◆ WRITTEN EXERCISE
Report each line of the listing below that contains the word "dark", copying the full line.

◆ TASK INPUTS
┄┄┄┄┄┄┄┄┄┄┄┄┄┄┄┄┄┄┄┄

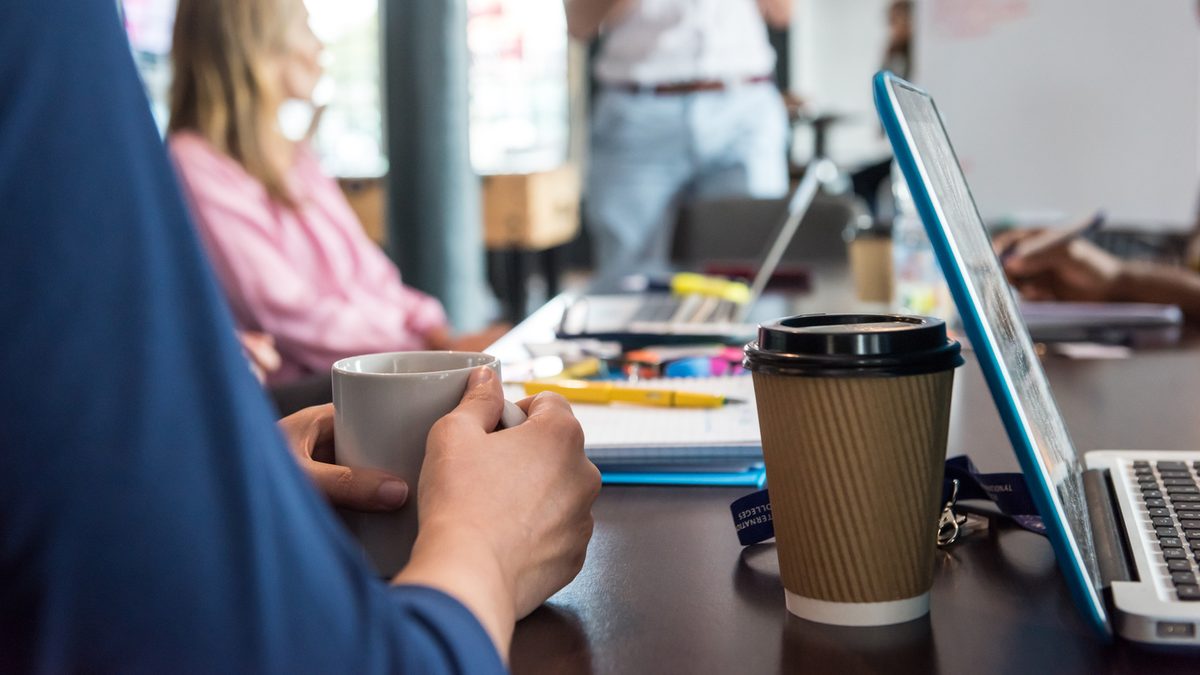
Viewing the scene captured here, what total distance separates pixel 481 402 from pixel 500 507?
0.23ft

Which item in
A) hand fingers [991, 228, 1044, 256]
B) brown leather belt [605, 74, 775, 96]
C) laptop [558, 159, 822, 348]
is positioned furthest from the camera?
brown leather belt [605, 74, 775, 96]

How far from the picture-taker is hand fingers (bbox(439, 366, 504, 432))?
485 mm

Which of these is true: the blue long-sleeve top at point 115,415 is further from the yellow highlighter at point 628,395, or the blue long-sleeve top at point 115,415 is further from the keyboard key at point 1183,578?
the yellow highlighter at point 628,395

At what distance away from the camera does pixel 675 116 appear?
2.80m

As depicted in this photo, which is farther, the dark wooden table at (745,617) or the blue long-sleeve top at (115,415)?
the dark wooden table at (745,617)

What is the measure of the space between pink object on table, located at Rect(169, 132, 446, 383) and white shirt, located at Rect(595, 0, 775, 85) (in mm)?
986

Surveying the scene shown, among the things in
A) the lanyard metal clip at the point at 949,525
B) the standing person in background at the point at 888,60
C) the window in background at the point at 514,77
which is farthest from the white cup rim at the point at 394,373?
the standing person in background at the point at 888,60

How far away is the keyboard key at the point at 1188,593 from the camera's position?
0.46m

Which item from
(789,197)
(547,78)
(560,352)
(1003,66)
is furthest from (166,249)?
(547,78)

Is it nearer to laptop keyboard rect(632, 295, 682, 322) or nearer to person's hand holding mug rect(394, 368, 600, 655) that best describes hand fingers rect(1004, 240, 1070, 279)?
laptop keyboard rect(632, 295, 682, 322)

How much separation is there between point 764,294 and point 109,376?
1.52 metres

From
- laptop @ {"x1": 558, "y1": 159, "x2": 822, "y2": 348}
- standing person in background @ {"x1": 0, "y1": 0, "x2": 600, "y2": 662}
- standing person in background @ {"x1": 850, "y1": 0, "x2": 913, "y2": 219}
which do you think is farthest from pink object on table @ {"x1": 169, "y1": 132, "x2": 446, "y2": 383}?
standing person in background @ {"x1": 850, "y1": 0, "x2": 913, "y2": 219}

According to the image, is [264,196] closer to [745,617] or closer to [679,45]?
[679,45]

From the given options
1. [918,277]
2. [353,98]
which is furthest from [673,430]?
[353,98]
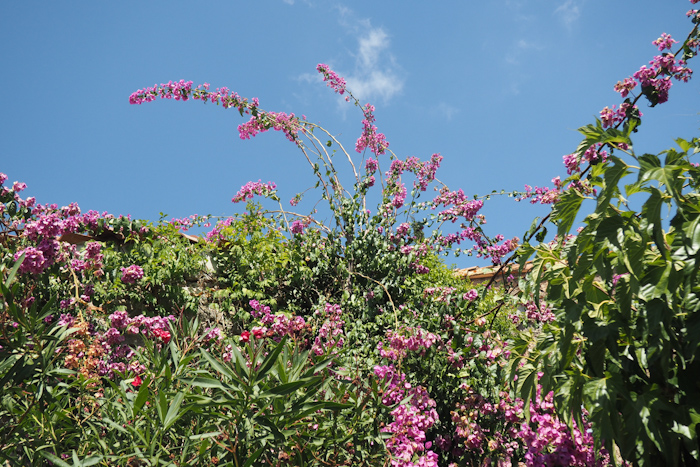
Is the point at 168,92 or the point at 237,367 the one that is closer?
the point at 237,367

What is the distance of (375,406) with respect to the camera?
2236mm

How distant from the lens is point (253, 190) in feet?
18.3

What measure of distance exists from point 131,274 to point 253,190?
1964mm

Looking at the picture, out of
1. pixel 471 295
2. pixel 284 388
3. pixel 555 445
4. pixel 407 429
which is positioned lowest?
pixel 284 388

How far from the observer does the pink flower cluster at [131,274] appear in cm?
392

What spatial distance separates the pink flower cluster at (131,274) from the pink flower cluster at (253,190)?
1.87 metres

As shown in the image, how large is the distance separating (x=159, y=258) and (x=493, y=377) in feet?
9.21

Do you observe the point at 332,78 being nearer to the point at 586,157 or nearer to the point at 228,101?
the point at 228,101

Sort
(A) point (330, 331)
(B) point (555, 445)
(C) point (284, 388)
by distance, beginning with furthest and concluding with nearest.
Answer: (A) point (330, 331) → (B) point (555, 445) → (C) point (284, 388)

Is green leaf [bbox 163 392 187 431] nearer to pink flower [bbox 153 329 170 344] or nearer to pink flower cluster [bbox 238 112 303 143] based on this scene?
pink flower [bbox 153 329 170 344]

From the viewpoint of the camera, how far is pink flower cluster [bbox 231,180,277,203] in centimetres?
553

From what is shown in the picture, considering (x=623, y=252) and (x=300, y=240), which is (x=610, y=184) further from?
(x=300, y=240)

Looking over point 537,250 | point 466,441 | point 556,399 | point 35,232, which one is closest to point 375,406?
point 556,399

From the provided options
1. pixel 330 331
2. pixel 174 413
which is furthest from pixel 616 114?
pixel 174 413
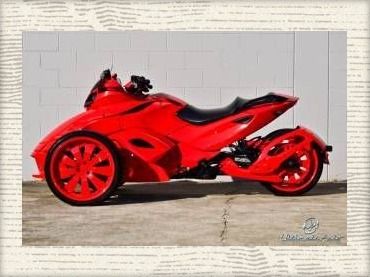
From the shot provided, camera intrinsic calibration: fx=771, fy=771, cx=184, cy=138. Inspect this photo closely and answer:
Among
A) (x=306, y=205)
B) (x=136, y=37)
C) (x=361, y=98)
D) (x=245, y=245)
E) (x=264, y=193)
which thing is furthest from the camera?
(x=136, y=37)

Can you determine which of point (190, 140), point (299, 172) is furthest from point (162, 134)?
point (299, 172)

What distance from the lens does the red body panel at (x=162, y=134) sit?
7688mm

┄┄┄┄┄┄┄┄┄┄┄┄┄┄┄┄┄┄┄┄

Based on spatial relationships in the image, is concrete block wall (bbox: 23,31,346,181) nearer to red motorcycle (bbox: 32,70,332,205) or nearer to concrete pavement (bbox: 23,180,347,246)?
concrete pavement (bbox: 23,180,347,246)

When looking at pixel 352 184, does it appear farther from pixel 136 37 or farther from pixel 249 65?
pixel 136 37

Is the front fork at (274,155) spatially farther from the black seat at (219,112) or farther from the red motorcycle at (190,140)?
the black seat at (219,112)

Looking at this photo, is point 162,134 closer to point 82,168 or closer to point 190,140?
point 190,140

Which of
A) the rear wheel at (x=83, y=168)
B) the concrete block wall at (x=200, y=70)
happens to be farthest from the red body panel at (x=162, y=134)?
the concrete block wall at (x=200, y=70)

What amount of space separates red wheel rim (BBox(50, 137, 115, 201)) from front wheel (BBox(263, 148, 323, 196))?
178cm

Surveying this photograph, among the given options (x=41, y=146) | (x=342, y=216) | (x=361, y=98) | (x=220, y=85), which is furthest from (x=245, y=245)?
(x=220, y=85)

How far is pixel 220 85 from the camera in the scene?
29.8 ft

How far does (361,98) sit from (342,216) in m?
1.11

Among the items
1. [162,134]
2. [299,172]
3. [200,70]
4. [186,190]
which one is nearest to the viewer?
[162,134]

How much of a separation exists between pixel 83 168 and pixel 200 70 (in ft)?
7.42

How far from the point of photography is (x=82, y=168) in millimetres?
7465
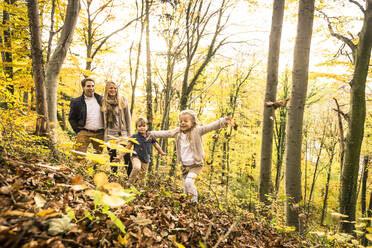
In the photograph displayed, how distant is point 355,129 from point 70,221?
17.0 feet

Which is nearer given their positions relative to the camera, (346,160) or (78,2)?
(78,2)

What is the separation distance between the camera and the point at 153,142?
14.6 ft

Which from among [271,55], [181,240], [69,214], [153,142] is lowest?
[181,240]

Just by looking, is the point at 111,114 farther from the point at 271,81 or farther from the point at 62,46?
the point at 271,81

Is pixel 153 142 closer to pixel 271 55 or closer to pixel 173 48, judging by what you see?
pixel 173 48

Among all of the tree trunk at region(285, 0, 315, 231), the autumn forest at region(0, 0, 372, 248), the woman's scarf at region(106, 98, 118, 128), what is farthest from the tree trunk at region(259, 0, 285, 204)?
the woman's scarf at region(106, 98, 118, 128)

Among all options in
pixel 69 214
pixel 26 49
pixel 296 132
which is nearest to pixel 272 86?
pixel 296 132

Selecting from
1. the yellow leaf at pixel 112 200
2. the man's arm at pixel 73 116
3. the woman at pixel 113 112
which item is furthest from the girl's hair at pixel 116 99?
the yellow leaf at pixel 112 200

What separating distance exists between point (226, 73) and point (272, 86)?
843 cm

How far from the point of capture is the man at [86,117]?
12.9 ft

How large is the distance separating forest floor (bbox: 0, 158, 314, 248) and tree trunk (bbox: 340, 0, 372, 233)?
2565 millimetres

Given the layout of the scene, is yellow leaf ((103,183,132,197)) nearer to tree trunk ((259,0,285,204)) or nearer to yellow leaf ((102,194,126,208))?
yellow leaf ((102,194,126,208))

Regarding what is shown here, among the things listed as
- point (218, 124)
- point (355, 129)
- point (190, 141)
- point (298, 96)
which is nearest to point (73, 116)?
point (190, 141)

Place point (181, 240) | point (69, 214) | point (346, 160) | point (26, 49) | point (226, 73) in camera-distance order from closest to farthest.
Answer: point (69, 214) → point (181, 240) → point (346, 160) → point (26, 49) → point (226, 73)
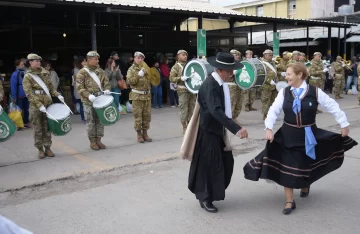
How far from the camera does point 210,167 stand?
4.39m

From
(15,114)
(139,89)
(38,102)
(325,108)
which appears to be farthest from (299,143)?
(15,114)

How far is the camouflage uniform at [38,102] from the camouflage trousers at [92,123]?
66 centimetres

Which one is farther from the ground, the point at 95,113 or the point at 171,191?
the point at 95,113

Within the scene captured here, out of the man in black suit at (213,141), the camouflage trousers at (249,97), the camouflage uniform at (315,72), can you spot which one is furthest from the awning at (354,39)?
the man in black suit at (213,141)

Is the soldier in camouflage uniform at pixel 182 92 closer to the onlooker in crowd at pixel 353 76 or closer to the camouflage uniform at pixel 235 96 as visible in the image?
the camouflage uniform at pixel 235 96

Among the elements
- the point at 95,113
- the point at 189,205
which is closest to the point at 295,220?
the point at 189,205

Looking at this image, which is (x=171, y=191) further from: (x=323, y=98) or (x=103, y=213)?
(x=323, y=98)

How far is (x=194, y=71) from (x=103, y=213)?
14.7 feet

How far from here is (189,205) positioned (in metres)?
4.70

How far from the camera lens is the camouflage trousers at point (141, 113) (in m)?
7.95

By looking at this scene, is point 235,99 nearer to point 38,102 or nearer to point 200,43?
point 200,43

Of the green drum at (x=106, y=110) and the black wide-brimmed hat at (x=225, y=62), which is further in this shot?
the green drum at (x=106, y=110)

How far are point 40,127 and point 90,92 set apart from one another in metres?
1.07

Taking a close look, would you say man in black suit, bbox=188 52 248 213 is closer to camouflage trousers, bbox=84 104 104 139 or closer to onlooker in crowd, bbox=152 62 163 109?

┄┄┄┄┄┄┄┄┄┄┄┄┄┄┄┄┄┄┄┄

◆ TASK ANSWER
As depicted in this photo, which is farther, the dark wooden table at (745,617) or the blue long-sleeve top at (115,415)?
the dark wooden table at (745,617)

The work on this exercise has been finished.